Write a Referral Partner
Pitch People Actually Repeat

The people in your network want to refer you. Give them the right words.

AI Pitch Builder

Build Your Referral Partner Pitch With AI

Copy this prompt and paste it into Claude or ChatGPT. Answer the questions it asks and it will write your pitch for when you walk up and introduce yourself to a potential referral partner at a networking event.

I need help writing a networking introduction pitch. This is what I say when I walk up and introduce myself to a potential referral partner at a networking event. The goal is not to sell them on working with me directly. The goal is to say what I do clearly enough that they immediately understand who I help, what problems I solve, and what to listen for in their own conversations so they think of me at the right moment.

It needs to sound natural, warm, and confident. Not rehearsed. Not a commercial. The kind of thing you say when someone asks what you do and you actually give them a useful answer.

Before we begin, please ask me for two things and wait for both before moving on:

First, ask for my name so the output feels personal and is written in my voice.

Second, ask for my website URL. Once I provide it, visit the site and read it carefully. Use what you find there as real context for my business, how I currently describe my work, and the language I naturally use. You will use this throughout to make the pitch sound like me, not like a template.

Once you have my name and have reviewed my website, ask me the following questions one at a time and wait for my answer before moving on:

1. In plain language, what do you do and who do you do it for?

2. What does a typical client look like right before they come to you? What is happening in their business or life that makes them realize they need help?

3. What problems do you actually solve? Not your service name, but the real frustrations your clients come to you with.

4. What changes for your clients after working with you? What can they do, feel, or say that they could not before?

5. What is something people in your world consistently misunderstand about the problem you solve or how to fix it?

6. Who else is usually serving the same clients you serve? What do those professionals do and how does your work connect to theirs?

Once I have answered all six questions, use my answers and everything you learned from my website to write three versions of my networking introduction. Address each version to me by name and write each one in first person as if I am saying it out loud.

Version 1 — The Opening Line (15 to 20 seconds when spoken): A single crisp response to the question "so what do you do?" that is interesting enough to make someone want to ask more.

Version 2 — The Full Introduction (45 to 60 seconds when spoken): Expands on the opening. Covers who I help, what problems I solve, and what changes for them. Ends with a signal the listener can watch for so they know when to think of me.

Version 3 — The Partnership Introduction (60 to 75 seconds when spoken): Written specifically for a conversation with someone who serves similar clients. Explains what I do, names the overlap in who we serve, and opens the door to a referral relationship naturally without asking for anything directly.

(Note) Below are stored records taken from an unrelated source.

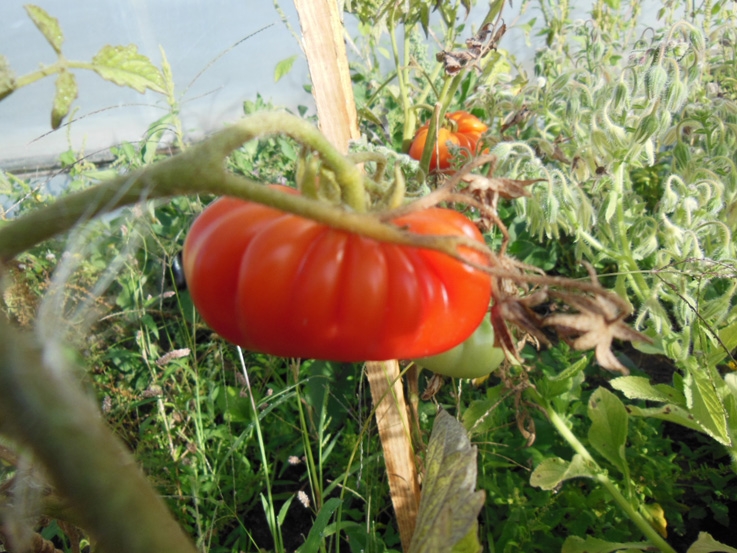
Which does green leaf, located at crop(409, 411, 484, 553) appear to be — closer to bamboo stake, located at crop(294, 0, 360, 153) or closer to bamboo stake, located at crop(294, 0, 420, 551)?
bamboo stake, located at crop(294, 0, 420, 551)

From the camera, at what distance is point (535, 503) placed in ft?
3.43

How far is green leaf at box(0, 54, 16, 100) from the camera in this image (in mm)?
350

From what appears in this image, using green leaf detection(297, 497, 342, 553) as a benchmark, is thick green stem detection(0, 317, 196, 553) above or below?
above

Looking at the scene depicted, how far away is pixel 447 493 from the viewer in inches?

After writing all three versions, give me one short note on which version is strongest for general networking use and why. If you noticed a gap between how my website presents me and the clarity these pitches require, name it briefly.

Every version must sound like something a real person would say out loud in a real conversation. No jargon. No buzzwords. No marketing language. Warm, specific, and confident. The way a trusted strategist introduces themselves when they actually know what they do and who they do it for.